QUESTION: Gavin last year had said he felt that you were probably, at least toward the end of last year, the first of this year, as good as you had ever been, but that the competition has maybe caught up with you a little bit. And in the past when you've been asked that, you said you felt like you hadn't quite reached your past level. How do you see that?
MS. SELES: Well, I think when I see like in the past my videotapes or some of the tests that my dad used to do with me, I'm probably about 65 percent there what I'm doing right now, two months ago, so I don't think so. I really think the same players still have a very good shot at it. I mean the one thing that has changed, I think, from the past is that you used to have maybe three, four players who were at that level which now you have probably 10 players at the top level. To me that's what has changed from the past.
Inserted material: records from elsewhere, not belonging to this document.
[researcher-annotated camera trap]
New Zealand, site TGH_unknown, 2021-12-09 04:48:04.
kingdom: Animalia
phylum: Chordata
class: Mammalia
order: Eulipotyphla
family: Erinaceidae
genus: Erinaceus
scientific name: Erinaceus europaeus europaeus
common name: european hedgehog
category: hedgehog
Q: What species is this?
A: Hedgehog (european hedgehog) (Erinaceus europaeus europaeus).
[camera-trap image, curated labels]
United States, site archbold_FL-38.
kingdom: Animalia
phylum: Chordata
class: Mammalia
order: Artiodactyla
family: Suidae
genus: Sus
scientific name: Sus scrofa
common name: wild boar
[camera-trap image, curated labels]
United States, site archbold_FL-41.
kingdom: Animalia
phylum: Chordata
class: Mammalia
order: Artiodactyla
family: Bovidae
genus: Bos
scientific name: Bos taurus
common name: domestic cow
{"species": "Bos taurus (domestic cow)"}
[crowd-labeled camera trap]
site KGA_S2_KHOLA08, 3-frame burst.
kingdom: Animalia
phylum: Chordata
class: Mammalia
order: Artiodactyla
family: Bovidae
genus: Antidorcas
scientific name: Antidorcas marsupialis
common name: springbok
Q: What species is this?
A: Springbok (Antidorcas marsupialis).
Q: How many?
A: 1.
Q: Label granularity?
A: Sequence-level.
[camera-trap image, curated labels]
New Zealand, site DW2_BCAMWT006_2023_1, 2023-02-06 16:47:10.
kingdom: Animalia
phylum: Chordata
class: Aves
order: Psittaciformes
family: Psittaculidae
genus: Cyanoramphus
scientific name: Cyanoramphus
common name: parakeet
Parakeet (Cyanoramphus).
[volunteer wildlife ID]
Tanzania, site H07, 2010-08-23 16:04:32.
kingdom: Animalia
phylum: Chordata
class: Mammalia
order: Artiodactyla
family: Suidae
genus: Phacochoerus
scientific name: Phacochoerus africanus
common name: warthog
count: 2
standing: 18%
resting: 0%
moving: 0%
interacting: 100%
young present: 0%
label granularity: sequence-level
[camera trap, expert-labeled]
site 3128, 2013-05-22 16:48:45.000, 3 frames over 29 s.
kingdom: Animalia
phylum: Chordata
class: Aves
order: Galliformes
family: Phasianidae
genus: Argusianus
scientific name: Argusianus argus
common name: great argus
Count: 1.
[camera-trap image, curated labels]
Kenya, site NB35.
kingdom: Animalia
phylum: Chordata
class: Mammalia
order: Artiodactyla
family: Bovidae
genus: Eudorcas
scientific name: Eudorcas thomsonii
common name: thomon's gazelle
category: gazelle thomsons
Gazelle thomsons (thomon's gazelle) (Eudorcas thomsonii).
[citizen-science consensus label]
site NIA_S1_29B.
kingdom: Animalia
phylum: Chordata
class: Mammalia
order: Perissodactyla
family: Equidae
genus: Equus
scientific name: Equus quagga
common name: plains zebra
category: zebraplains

QUESTION: You mentioned a number of 65 percent. If you were back up to 100 percent, do you think --
MS. SELES: I think if I practice a lot, I mean I didn't play a single ball for two-and-a-half years, and then I hit every week once or twice. I mean if you become No. 1 that way, then I think something is wrong with tennis or in any other sport, really. So I've never had those expectations of myself because I knew they would be very unrealistic ones. But it's so hard to compare back then because it was five or six years ago. Gavin was in women's tennis at that point, so I mean it's a tough one. I just want to be in the present and try to worry about the future and learn from the past.
QUESTION: Talk a little bit about the tour. You look at the field and you got the young people coming up and you got the people who were up in their late 30s. Where do you see yourself?
MS. SELES: I think probably I guess in the middle, although for not playing all those years, I think it saved a lot of stress on my body and probably mentally, too, but then you take a lot of girls like Martina who is so much more mature than her age, same way I think Steffi and I were much more mature than average 18- or 19-year-olds. So you know, she's the only one who has really proven herself up to this point. I mean the other ones have a way to go to win a couple of Grand Slam titles, but I think that is what is so great about women's tennis right now is that you have the generation of Steffi and Jana who are still playing unbelievable tennis and still are winning Grand Slams. Then you have me who is kind of in the middle, really no one else at that age. And then you have the younger ones like Venus or Anna, and then have No. 1 Martina Hingis. And then you have Lindsay again at 22. She's not young, but not in the middle. So you have everything out there. It's such a variety that I don't think women's tennis has had in a long, long time.